EXTRACT TO READ:
We all have our designer, developer and client hats on as we surf blogs such as this one, but many of us are also bloggers. Anyone can be a blogger, but not every blogger improves the quality of content on the Internet.
A successful blog is the result of a lot of hard work by the blogger(s) who run it. The extent of its success depends on the blog’s style, its content, its focus on its core subject matter, as well as its marketing and publicity.
It is time to look at the 7 different types of bloggers who contribute to the quality of the web in the hope of creating an engaging and entertaining playground for all.
1. The Controversial Opportunist
The latest news and hottest topics are the controversial opportunist’s thing.
A talented researcher, he stays on top of the competition by knowing what everyone else is blogging about and by keeping a close eye on the latest news and gossip.
The moment a piece of information hits the general public, he quickly produces similar content to ride on the wave of popularity, or he tries to be contentious and stand out from the crowd by challenging it.
The controversial opportunist cleverly plays on the popularity of information by adding just the right amount of spin, but without getting into trouble for it. He dabbles in risky business but likes to tango with the dark side in order to be provocative.
Although he is accused of not having a mind of his own, one has to give him credit for being able to swoop in quickly and find an interesting way to stimulate thought and controversy.
“Small opportunities are often the beginning of great enterprises.”
2. The Self-Indulger
Placing little importance on public opinion, the self-indulger plays God on his blog.
He carefully filters what he shares with the public. His blog is merely for self-entertainment, an avenue to share his thoughts and opinions without the pressure of deadlines; a personal diary of sorts.
Fame is inconsequential to him, and revenue is a non-issue. For the self-indulger, if you don’t like what you see, so be it. Blogging is a personal exercise, and he has the right to freedom of speech, so “please keep your comments to yourself, thank you very much.”
And yet, the self-indulger often attracts attention, even though he has a blog that no one really follows or learns from. He is instantly recognizable at conferences and meet-ups, and yet no one knows exactly what they like about him. He’s famous merely for being famous.
3. The Deceitful Bandit
Repackaging is the deceitful bandit’s forte. He is cunning and manipulative. Able to cleverly rephrase and restructure words slightly differently to pass off as his own work, he does not give credit to the original source, unless he gets caught red-handed.
His brazen freeloading does not stop with text; he even pulls images from other websites. Despite this, he does not shy away from public visibility, and he is unabashed in promoting his blog and creating link-bait and spam ambushes.
The deceitful bandit may come across as credible, but he is a wolf in sheep’s clothing. He hides his motives well until he is ready to steal from his unsuspecting victims.

GIVEN PROBLEM 1:
Answer these questions from the piece on types of bloggers:
(a) What does the piece call the controversial opportunist's thing?
(b) What is the self-indulger famous for?
(c) What is the deceitful bandit's forte?

EXERCISE INPUT:

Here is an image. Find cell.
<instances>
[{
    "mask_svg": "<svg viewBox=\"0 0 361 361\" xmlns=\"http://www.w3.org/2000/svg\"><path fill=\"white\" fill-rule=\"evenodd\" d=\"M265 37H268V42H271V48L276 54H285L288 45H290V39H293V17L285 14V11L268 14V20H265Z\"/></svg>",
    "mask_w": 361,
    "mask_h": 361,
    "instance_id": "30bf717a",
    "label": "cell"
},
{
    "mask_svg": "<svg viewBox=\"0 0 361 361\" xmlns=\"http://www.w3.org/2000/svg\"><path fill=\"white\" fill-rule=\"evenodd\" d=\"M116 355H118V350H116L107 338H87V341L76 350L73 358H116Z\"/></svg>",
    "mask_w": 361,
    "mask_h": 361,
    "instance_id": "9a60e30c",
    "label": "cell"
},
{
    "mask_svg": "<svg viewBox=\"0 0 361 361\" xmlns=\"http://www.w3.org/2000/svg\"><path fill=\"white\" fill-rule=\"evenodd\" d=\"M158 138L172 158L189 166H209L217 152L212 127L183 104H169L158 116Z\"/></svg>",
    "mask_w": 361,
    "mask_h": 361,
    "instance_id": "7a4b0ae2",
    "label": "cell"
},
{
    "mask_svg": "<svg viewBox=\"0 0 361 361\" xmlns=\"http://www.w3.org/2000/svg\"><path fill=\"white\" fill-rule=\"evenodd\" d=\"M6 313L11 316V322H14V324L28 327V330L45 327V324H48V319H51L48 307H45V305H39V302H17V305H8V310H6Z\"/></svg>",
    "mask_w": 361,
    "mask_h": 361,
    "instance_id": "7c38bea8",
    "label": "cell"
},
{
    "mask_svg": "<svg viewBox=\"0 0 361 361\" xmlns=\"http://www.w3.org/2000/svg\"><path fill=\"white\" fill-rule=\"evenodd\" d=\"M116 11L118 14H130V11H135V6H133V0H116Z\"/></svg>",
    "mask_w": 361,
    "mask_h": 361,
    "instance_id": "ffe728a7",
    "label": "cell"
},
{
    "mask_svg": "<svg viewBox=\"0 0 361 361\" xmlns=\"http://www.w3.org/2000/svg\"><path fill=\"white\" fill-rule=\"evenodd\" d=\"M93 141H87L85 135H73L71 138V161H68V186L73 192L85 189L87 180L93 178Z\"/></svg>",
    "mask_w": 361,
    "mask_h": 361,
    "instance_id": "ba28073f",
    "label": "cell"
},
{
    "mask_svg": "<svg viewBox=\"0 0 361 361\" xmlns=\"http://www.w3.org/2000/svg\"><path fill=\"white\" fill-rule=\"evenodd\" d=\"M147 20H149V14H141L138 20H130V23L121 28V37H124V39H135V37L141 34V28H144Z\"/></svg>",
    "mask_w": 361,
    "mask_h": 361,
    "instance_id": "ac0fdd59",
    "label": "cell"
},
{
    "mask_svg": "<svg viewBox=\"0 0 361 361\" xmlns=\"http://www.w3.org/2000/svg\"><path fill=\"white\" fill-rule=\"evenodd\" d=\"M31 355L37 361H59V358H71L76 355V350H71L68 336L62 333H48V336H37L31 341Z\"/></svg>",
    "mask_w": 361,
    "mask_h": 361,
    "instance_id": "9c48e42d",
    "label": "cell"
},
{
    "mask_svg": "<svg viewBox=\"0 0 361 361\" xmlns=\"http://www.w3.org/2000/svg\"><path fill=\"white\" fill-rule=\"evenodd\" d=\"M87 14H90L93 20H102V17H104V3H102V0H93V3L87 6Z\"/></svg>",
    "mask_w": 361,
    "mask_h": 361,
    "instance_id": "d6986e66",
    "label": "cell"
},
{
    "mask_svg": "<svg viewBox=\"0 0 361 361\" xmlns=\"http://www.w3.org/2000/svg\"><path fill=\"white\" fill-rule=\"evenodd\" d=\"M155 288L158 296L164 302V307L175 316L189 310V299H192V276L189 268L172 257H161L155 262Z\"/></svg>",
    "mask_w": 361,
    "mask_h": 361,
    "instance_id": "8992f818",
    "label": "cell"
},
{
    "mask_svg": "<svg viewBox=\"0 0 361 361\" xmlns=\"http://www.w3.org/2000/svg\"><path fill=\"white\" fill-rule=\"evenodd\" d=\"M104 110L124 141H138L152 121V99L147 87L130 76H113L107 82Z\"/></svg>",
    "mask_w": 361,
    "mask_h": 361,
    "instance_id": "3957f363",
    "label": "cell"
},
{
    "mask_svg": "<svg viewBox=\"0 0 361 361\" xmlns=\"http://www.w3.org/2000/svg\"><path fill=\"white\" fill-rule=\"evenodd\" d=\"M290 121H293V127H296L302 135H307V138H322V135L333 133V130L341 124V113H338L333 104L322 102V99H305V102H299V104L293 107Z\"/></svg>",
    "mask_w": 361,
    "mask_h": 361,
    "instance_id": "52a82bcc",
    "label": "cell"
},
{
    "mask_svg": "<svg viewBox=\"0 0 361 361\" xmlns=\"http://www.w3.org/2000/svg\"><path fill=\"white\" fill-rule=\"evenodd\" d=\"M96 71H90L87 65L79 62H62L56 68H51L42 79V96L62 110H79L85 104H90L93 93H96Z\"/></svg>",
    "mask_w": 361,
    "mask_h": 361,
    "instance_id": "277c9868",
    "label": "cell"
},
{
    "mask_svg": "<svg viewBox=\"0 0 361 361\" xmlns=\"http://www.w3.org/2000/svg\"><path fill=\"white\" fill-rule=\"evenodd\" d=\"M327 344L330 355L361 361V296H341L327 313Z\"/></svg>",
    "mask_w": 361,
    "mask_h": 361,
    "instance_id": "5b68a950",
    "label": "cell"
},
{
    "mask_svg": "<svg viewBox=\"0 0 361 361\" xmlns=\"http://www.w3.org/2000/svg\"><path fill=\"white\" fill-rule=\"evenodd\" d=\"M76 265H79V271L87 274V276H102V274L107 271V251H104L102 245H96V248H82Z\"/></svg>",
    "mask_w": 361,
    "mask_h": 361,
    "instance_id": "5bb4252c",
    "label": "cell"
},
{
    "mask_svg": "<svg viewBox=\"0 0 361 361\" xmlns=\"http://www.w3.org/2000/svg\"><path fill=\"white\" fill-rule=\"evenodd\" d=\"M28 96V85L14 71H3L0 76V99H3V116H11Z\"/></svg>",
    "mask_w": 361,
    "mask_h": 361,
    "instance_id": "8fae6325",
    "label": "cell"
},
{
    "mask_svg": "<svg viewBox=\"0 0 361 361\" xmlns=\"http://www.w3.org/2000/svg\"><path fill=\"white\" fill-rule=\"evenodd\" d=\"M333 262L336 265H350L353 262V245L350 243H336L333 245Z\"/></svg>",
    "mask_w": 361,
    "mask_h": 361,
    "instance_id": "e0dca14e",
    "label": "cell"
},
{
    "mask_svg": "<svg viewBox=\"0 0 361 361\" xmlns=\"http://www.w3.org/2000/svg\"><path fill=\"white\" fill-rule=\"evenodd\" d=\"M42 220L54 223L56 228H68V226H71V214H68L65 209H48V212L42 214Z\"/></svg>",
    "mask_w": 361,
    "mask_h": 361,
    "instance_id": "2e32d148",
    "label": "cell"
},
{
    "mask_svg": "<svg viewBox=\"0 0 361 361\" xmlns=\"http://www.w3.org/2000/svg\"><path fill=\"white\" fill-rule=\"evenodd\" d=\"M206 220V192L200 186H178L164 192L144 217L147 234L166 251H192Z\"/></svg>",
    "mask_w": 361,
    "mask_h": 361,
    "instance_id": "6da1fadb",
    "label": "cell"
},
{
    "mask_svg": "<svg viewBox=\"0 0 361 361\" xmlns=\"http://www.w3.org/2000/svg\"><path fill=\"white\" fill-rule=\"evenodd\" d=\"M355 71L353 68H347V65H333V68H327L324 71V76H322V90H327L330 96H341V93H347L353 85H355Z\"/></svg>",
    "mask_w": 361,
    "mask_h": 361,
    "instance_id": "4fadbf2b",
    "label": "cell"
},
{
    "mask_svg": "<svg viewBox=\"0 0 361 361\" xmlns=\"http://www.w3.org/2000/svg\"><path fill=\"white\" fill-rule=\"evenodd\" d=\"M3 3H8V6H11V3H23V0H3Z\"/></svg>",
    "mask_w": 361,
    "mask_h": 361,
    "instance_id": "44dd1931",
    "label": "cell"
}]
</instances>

GIVEN PROBLEM 2:
Write out the lines of the records exactly, starting at the first line of the records and ending with the line that contains "313L11 316V322H14V324L28 327V330L45".

SOLUTION 1:
(a) The latest news and hottest topics.
(b) Merely for being famous.
(c) Repackaging.

SOLUTION 2:
Here is an image. Find cell.
<instances>
[{
    "mask_svg": "<svg viewBox=\"0 0 361 361\" xmlns=\"http://www.w3.org/2000/svg\"><path fill=\"white\" fill-rule=\"evenodd\" d=\"M265 37H268V42H271V48L276 54H285L288 45H290V39H293V17L285 14V11L268 14V20H265Z\"/></svg>",
    "mask_w": 361,
    "mask_h": 361,
    "instance_id": "30bf717a",
    "label": "cell"
},
{
    "mask_svg": "<svg viewBox=\"0 0 361 361\" xmlns=\"http://www.w3.org/2000/svg\"><path fill=\"white\" fill-rule=\"evenodd\" d=\"M116 355H118V350H116L107 338H87V341L76 350L73 358H116Z\"/></svg>",
    "mask_w": 361,
    "mask_h": 361,
    "instance_id": "9a60e30c",
    "label": "cell"
},
{
    "mask_svg": "<svg viewBox=\"0 0 361 361\" xmlns=\"http://www.w3.org/2000/svg\"><path fill=\"white\" fill-rule=\"evenodd\" d=\"M158 138L172 158L189 166H209L217 152L212 127L183 104H169L158 116Z\"/></svg>",
    "mask_w": 361,
    "mask_h": 361,
    "instance_id": "7a4b0ae2",
    "label": "cell"
},
{
    "mask_svg": "<svg viewBox=\"0 0 361 361\" xmlns=\"http://www.w3.org/2000/svg\"><path fill=\"white\" fill-rule=\"evenodd\" d=\"M6 313L11 316V322H14V324L28 327V330L45 327V324H48V319H51L48 307H45V305H39V302H17V305H8V310H6Z\"/></svg>",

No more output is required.